Pandemi günlerinde evde geçirilen olağan dışı zamanlarda ekran temasında artış olduğunu biliyoruz; ancak ekranda aşırıya kaçmanın zararları konusunda dikkatli olunmalı.
Dijital dünyaya doğan çocuklarımız için ekran konusunda şefkatli sınırlar çizmeli ve çocuğun hayatını hem duyusal hem hareket anlamında zenginleştirilmeliyiz.
Sınırlar erken çocukluk döneminde güvenlik hissiyatı oluşturur. Rutin ve sınırları olan çocuklar kendilerini güvende hissederler.

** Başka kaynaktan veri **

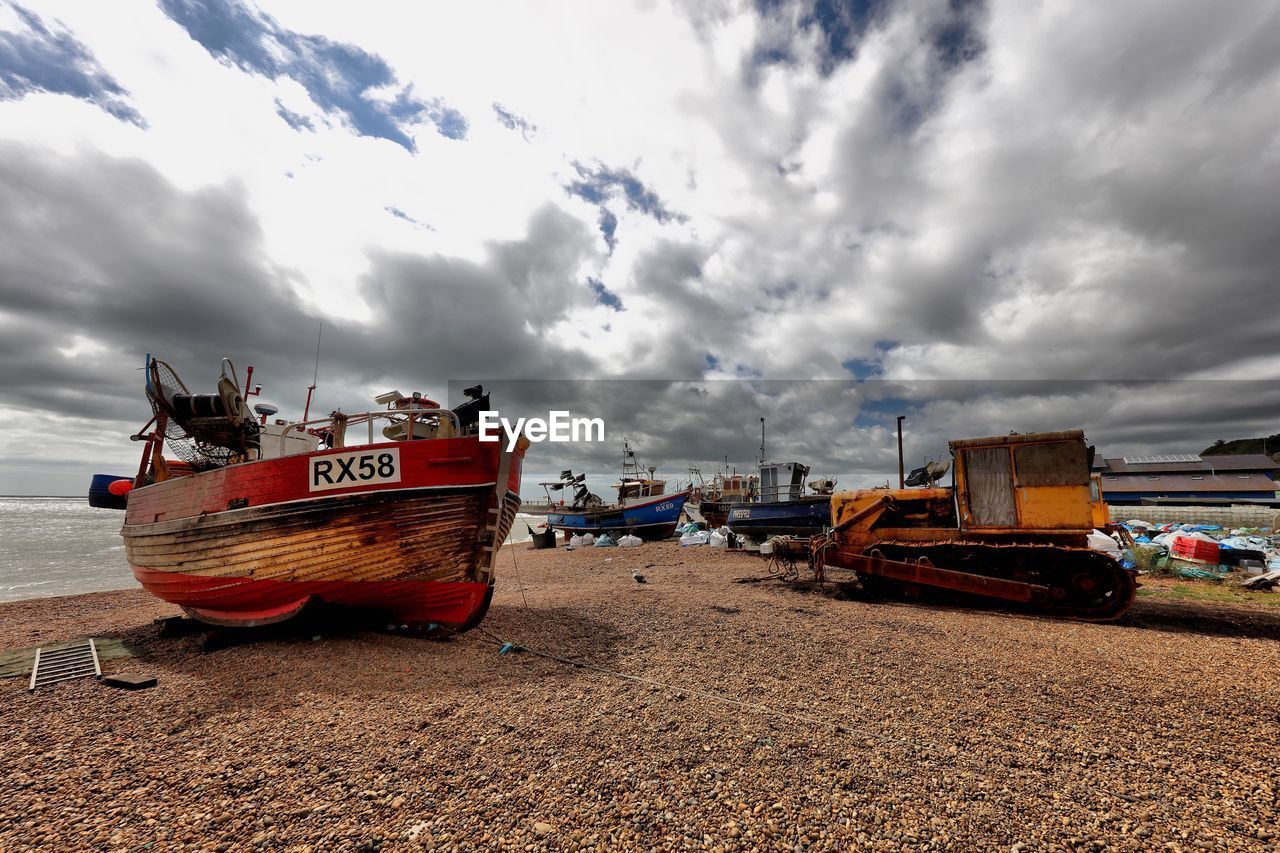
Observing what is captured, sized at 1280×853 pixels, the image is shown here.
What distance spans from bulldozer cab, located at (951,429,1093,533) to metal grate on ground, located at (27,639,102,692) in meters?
13.6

Bunun tam tersinde ise sınırların olmadığı bir aile dinamiğinde çocuğun hırçın ve zorlayıcı davranışlar sergilemesi kaçınılmazdır.
Amerikan Pediatri Akademisi (APA) “Ekran Kuralları Rehberi”nde özellikle erken çocukluk döneminde yüz yüze iletişimin önemini vurgulamakta ve 24 aya kadar bebeklerin ekrandan uzak kalmasının gerekliliği üzerinde durmuştur.

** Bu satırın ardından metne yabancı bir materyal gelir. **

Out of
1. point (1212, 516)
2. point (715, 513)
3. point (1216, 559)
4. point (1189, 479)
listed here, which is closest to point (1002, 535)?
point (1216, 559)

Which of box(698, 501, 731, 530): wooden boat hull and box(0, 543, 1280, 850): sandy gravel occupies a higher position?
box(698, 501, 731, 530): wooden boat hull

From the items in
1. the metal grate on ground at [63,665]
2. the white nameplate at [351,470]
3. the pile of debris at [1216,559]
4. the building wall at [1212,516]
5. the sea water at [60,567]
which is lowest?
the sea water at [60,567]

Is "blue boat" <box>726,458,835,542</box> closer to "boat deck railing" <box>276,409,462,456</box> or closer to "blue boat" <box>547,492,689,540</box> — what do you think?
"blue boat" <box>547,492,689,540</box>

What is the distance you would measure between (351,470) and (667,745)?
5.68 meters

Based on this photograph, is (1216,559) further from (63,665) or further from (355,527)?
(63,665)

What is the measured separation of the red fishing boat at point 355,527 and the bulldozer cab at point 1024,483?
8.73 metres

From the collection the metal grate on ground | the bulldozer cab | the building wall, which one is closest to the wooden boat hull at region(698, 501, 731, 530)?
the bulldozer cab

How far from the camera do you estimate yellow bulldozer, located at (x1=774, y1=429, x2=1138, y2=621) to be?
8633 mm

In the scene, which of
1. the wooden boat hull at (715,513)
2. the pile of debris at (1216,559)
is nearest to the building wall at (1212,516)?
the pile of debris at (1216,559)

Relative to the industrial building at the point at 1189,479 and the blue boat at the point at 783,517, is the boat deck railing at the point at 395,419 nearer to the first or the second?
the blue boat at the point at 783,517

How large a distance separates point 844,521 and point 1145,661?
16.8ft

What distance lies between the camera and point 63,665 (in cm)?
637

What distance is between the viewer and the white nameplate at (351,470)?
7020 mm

APA’nın yayınladığı kılavuzda ekranla tanışma itibariyle bu süreyi de birlikte vakit geçirmek için iyi bir seçenek olarak nitelendirilmiştir. Yani nitelikli içerikler seçerek ve çocukla birlikte izleyip olanı biteni anlaması konusunda çocuğa yardımcı olmak 2 yaş sonrası ekran kullanımında yapılması gerekenler arasında.
Ekran süresinin ne olması gerektiğiyle ilgili farklı görüşler olsa da erken çocukluk dönemi sonrasında çocuğun yaşı çarpı 10 dakika ile ekran süresinin üst limiti belirlenebilir. Örneğin 4 yaşında bir çocuğun günlük ekran süresinin 40 dakikayı aşmaması gerekir.
Gelişimsel gecikme söz konusu olan çocuklarda ekran temasına karşı çok daha hassas davranıp bireysel uzman görüşü almak mühimdir.